明琦杏眼圓睜,莫名的生氣起來,「對,我跟那個騙子分手了!那王八蛋~明明就是牧師,梵諦岡哼哼兩聲,他就跑去討好賣乖了!現在跟一個什麼靈異少女的屁股後面轉啊轉的當保母!嘴裡說得好聽,什麼拯救世界……分明就是移情別戀!我要他這王八蛋做什麼……」說著說著,氣勢頹了下來,突然放聲大哭。

妳幹嘛說風就是雨……明峰慌得亂了手腳。這山間小鎮,也才這麼一家泡沫紅茶店,放暑假,自然擠得爆滿。堂妹說哭就哭,還頗有孟姜女的氣勢……

她不害羞,明峰卻覺得丟不起這個人。

在眾目睽睽、竊竊私語的龐大壓力下,他拖著明琦直跑,扔了安全帽到她懷裡,趕緊發車啟動。

「夠了夠了,我前輩子是欠妳多少錢?」明峰非常幽怨,「只要妳別哭了,到哪我都去了,成不成?」

他自棄的扣緊安全帽。說起來,他身邊圍滿了女人,而且幾乎都是美女。但不分種族、不論死活,都只會給他不斷的添加麻煩……

這算不算是一種孽緣?我到底上輩子幹了什麼壞事呀……

悶悶的,照著明琦的指點,他們來到她同學的家。

「唔,」明峰狐疑的看了看這棟整齊漂亮的小別墅,「我先在外面看看好了。」
「好,我先去跟我同學說一聲……」明琦如釋重負,輕快活潑的跑進屋子裡,早就不知道把眼淚扔哪去了。

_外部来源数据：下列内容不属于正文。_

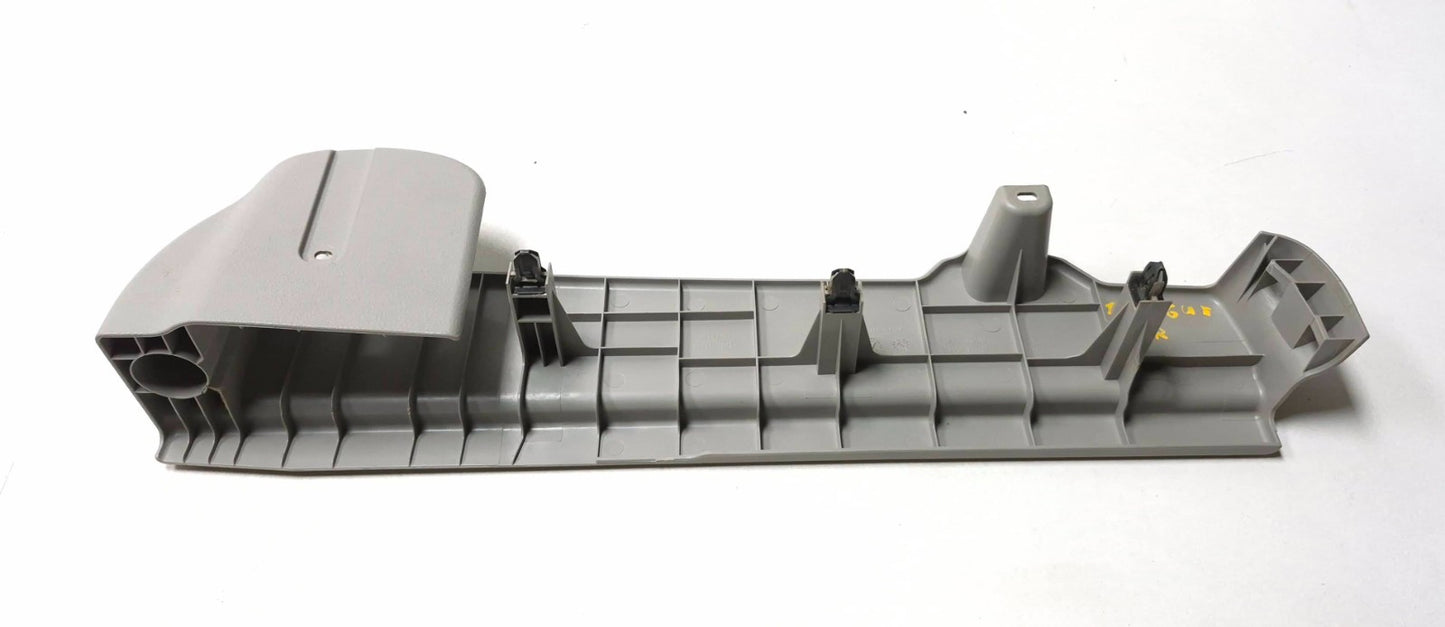 2012 Nissan Rogue Seat Side Trim W/ Guide Sleeve front Driver Side Left OEM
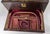 19th Century English Rosewood Veneer Traveling Vanity Case Box For Sale - Image 13 of 18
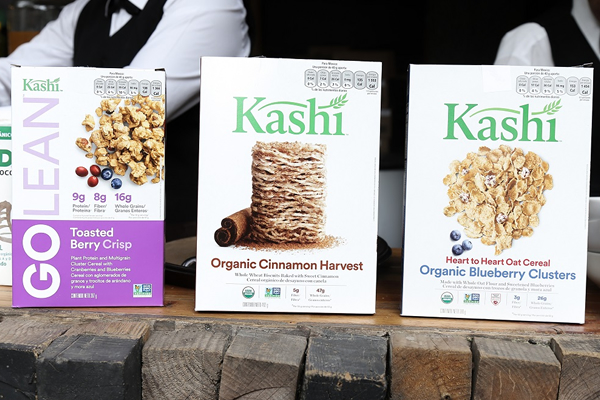 KASHI OFRECE PRODUCTOS INNOVADORES, DELICIOSOS Y NUTRITIVOS1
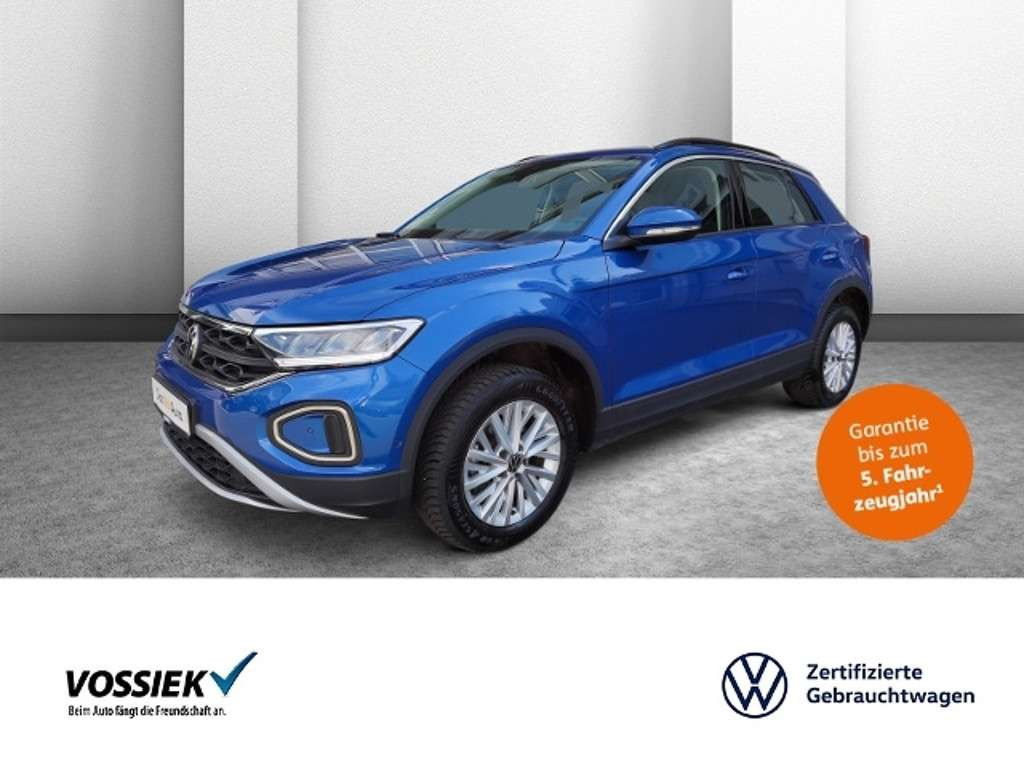 Volkswagen T-Roc 2022 Benzine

扁了扁眼,明峰沉重的嘆口氣,開始端詳這棟別墅。他拿著一個袖珍的指南針,繞著別墅走了一圈,眼底有著越來越深的迷惑。

這棟別墅的外觀借重了地中海的風格,在南台灣的陽光下顯現出活潑的風味。南北向,通風良好。除了外觀的整齊美麗,設計師似乎擁有很良好的堪輿知識,收斂而巧妙的使用在這棟別墅上面。

甚至無可避免的鬼門,他都刻意讓房子稍偏一點點,並用了簡潔的庭園佈置破除這個死角。

這才是真正的吉屋!但這樣「乾淨」的吉屋卻會有什麼怪事?太難以想像了。

他抱著胳臂沉思起來,直到明琦歡快的和她的同學一起過來迎接。

「堂哥,」她的同學親切到有些卑微,「我早聽說過您的事情了。我叫王玉如。」

那是個個頭小小,有雙靈活大眼睛的少女,很甜美。不過看慣美女的明峰只點了點頭,「妳好。」

「請進請進,」她熱情的抱住明峰的左臂,明琦抱住他的右臂,「我爸媽等著見你呢……聽到你要來,他們多高興啊~」

等等,為什麼伯父伯母聽到我來要很高興?妳們幹嘛這樣架著我?他有大禍臨頭的不妙預感,卻身不由己的讓兩個少女半拖半拉的拽進屋裡。

更可怕的是,伯父伯母還真的伸出熱情的雙臂,簡直是激情的歡迎他的到來。

難道是……事情不是普通的大條,才會有這種過激反應?他實在很想拔腿就跑……但也只能硬著頭皮請安問好。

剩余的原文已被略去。